Daarin liggen sneetjes witbrood en tarwebrood, enige broodjes en beschuit.
Ook is er voor allen een ei.
Bovendien is er boter en staan er schaaltjes met kaas en worst op de tafel.
Maar ook een potje met jam en een potje met honing.
Dat vinden de kinderen zo lekker.
Als de heer Woerdeman en de kinderen met moeder aan tafel zitten, schenkt mevrouw Woerdeman voor haar man en zichzelf een kopje thee in.

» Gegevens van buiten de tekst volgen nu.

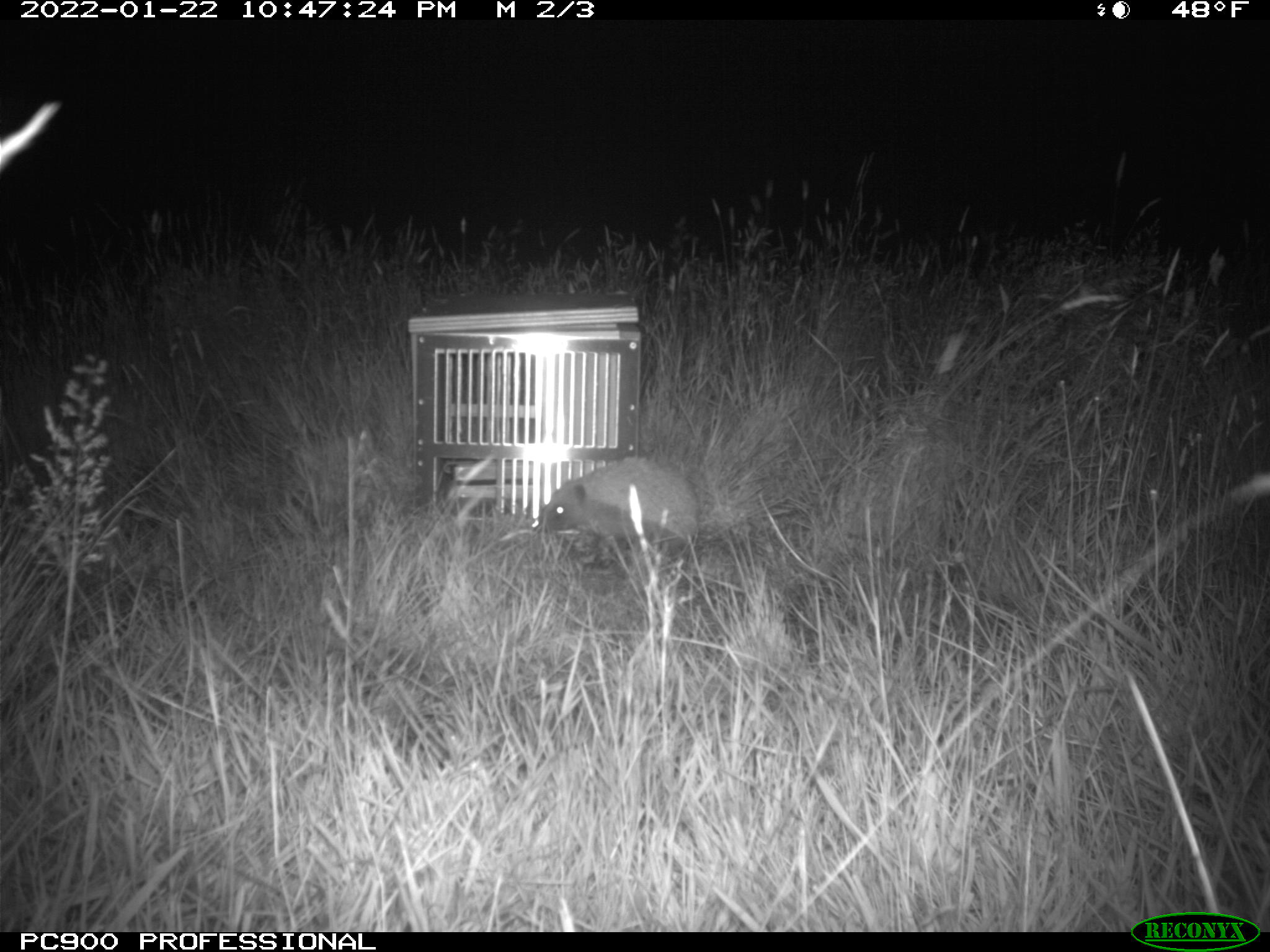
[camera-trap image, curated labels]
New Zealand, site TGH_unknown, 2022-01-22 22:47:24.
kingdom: Animalia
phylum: Chordata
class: Mammalia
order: Eulipotyphla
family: Erinaceidae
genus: Erinaceus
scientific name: Erinaceus europaeus europaeus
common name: european hedgehog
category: hedgehog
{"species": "hedgehog (european hedgehog) (Erinaceus europaeus europaeus)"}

Annie krijgt een glas melk, maar Wouter drinkt liever een beker chocolademelk.
Vader eet een boterham met kaas; moeder een broodje met worst.
Wouter eet graag een snee tarwebrood met jam, maar Annie heeft liever een boterham met honing.
Wouter is ouder dan Annie.
Hij is ook groter dan zijn zuster; hij is bijna even groot als zijn vader.
Wouter eet veel.
Hij eet meer dan zijn zuster.
Zij eet dus minder dan haar broer.
Moeder zegt dat Annie weinig eet.
Maar Annie is jonger en kleiner dan haar broer.
Daarom eet zij minder dan hij.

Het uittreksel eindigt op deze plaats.